### Task statement
Please shorten the paragraph in the hybrid car column below that begins "As you probably know" into one brief sentence that keeps its main facts.

Someday soon, a couple of trendy downtown lofties - probably wearing clothes made from milk jugs - will name their first-born hipster "Hybrid."

August 23, 2013

Someday soon, a couple of trendy downtown lofties - probably wearing clothes made from milk jugs - will name their first-born hipster "Hybrid."

It's got to happen.

Hybrids achieved critical mass in the past few years, showering us with the cool sparks of new green hype.

Heck, pop icons Bill and Hillary might even create a hybrid hip-hop or something. Tweet me on some hash thing as soon as the video's up on Spacebook.

As you probably know, both Porsche and Ferrari recently introduced six-figure ultra-exotics that employ 700-plus horsepower hybrid powertrains.

And now Volkswagen, the king of Euro diesels, has also decided to go mildly electric - just as Bob Dylan did nearly 50 years ago.

Like Dylan, VW's 2013 Jetta Hybrid is different and pretty darn good.

In fact, I think the Jetta illustrates just how much hybrids have evolved since Toyota introduced the sleepy, politically correct Prius more than a decade ago.

### Stored records
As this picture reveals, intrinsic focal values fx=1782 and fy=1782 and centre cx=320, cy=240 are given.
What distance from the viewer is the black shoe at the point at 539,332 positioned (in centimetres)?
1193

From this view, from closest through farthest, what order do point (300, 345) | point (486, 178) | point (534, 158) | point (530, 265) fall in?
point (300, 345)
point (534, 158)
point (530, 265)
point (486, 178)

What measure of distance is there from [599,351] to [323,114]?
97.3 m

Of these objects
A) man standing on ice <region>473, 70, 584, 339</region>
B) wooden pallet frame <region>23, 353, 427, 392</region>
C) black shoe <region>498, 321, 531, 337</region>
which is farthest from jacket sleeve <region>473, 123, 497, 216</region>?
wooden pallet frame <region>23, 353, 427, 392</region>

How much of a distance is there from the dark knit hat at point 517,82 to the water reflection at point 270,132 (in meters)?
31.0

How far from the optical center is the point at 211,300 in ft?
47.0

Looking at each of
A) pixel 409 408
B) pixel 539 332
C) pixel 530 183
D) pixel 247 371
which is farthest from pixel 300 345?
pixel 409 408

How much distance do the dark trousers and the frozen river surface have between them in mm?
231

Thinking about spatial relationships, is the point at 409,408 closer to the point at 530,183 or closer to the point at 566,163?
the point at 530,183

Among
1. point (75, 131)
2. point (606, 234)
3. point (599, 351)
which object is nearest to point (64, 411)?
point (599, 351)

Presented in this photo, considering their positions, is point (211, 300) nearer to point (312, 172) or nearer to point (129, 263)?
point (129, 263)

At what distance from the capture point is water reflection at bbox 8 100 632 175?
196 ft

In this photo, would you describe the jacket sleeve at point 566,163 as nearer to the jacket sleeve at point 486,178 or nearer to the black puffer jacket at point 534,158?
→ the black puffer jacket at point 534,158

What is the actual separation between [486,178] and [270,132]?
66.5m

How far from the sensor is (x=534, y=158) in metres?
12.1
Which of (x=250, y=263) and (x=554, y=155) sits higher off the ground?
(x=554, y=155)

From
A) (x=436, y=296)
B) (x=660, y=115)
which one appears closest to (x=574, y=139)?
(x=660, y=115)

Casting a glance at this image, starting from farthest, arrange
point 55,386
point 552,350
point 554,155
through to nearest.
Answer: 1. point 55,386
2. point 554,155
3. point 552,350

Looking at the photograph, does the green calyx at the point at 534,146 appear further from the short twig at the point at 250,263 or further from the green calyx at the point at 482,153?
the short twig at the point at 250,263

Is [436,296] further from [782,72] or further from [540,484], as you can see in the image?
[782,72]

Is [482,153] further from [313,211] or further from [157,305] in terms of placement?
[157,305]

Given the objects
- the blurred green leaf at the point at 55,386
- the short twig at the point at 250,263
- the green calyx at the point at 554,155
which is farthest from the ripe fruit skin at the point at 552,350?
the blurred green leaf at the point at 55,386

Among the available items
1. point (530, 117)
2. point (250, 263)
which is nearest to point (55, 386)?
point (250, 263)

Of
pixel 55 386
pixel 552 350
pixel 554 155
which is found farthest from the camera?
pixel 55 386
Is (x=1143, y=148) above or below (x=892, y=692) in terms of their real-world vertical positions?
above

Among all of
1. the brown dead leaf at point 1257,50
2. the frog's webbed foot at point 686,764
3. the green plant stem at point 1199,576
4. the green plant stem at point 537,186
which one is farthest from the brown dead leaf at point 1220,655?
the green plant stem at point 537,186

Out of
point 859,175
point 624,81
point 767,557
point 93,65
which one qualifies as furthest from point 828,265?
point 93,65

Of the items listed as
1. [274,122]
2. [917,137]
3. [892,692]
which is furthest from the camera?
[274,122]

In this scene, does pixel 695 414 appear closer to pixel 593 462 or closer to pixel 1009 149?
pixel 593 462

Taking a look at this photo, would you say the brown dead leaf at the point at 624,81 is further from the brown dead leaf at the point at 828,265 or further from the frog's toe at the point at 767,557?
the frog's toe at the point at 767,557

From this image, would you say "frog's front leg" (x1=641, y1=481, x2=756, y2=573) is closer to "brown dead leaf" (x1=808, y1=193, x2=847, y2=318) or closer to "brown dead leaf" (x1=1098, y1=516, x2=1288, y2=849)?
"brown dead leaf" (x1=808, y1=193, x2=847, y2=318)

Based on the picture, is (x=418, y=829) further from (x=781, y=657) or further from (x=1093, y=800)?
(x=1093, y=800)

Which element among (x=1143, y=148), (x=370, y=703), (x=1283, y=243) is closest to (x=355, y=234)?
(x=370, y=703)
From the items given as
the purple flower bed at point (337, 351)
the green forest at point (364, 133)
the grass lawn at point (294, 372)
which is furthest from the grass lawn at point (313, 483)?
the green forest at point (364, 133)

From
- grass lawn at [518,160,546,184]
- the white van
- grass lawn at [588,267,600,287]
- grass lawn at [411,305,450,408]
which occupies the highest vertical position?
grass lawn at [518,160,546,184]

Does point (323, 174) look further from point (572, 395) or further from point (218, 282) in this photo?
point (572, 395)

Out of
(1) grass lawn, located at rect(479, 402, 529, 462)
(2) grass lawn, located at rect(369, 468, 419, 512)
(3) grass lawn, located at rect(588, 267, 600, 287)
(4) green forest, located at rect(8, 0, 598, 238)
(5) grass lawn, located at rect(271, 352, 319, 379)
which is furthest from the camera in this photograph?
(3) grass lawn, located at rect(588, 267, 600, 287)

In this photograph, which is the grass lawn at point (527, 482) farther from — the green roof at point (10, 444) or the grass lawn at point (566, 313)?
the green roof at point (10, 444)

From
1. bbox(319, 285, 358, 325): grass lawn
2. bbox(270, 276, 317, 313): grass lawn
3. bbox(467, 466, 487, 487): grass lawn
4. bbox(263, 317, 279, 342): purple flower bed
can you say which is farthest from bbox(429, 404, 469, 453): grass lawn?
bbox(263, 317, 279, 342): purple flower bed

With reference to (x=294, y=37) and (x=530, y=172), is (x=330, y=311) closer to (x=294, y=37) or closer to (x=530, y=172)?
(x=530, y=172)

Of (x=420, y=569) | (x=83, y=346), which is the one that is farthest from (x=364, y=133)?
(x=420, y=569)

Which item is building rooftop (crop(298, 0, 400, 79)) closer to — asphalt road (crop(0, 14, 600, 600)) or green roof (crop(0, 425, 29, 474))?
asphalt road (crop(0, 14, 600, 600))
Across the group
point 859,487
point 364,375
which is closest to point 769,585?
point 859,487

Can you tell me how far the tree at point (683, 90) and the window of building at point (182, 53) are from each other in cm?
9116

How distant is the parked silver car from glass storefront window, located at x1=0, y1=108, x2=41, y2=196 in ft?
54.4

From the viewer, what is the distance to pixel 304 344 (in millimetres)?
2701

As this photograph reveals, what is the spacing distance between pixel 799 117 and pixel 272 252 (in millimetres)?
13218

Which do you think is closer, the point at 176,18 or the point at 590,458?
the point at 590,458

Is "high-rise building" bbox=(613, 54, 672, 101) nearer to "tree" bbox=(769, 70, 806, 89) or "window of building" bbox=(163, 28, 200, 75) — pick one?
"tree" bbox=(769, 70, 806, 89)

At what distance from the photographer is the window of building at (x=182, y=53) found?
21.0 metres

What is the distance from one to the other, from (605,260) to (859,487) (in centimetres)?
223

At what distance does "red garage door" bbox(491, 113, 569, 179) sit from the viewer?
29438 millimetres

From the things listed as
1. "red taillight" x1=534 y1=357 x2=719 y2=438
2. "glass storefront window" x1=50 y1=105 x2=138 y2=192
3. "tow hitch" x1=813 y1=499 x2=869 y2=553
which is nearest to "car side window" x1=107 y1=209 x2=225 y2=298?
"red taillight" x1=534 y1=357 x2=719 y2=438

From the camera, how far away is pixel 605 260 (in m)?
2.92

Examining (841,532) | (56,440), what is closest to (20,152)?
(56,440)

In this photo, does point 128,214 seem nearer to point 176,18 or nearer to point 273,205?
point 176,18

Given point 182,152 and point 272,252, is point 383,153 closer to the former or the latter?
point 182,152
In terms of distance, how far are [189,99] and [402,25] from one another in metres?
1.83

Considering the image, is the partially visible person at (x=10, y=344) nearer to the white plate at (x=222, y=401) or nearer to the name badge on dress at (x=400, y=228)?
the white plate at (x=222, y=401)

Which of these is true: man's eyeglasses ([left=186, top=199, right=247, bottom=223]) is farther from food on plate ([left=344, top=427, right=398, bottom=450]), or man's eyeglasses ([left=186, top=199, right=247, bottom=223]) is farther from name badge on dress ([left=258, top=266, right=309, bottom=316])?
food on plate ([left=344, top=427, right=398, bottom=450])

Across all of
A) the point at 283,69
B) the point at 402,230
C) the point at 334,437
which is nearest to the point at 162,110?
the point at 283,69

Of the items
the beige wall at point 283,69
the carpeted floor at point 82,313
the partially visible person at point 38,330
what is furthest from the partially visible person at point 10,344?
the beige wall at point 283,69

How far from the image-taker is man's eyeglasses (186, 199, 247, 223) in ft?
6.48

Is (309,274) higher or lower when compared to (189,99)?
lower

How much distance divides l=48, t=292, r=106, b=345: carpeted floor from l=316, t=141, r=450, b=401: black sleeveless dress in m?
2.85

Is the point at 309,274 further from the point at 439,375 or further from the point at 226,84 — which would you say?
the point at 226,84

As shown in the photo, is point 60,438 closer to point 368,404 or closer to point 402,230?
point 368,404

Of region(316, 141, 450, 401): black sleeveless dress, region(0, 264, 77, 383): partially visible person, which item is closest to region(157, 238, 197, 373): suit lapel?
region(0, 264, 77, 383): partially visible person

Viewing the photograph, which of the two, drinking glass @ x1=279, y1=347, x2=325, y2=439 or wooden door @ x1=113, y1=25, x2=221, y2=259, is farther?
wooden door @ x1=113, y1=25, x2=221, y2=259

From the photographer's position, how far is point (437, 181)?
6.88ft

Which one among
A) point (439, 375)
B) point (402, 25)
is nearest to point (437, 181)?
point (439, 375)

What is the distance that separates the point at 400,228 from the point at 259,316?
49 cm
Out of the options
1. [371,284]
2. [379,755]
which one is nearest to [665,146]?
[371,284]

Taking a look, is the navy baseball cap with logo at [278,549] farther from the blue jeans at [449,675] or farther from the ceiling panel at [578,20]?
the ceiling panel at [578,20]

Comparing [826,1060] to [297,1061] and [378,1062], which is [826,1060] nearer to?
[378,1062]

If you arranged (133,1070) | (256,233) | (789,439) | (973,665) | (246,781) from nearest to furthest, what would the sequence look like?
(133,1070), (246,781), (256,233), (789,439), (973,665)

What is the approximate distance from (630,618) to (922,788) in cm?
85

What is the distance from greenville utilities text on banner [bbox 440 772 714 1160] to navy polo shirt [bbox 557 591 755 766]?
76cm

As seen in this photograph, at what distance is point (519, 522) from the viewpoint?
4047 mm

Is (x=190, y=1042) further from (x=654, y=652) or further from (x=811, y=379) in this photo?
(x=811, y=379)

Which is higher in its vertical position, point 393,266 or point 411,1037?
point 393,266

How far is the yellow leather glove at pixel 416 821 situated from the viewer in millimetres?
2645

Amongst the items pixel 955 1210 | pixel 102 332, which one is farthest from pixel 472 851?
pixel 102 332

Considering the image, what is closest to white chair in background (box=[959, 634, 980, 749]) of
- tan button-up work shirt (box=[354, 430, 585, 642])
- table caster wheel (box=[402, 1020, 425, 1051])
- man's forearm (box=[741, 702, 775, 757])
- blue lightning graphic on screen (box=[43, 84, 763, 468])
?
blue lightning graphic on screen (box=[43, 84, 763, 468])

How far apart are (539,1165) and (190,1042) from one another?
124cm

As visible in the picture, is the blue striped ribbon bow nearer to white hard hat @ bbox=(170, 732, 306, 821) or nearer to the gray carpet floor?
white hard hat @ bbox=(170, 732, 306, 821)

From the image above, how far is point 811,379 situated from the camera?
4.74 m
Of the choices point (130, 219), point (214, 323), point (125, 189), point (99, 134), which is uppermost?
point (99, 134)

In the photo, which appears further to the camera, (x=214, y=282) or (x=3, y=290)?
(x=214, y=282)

### Output for this task
Porsche and Ferrari recently launched six-figure ultra-exotic cars with hybrid powertrains of more than 700 horsepower.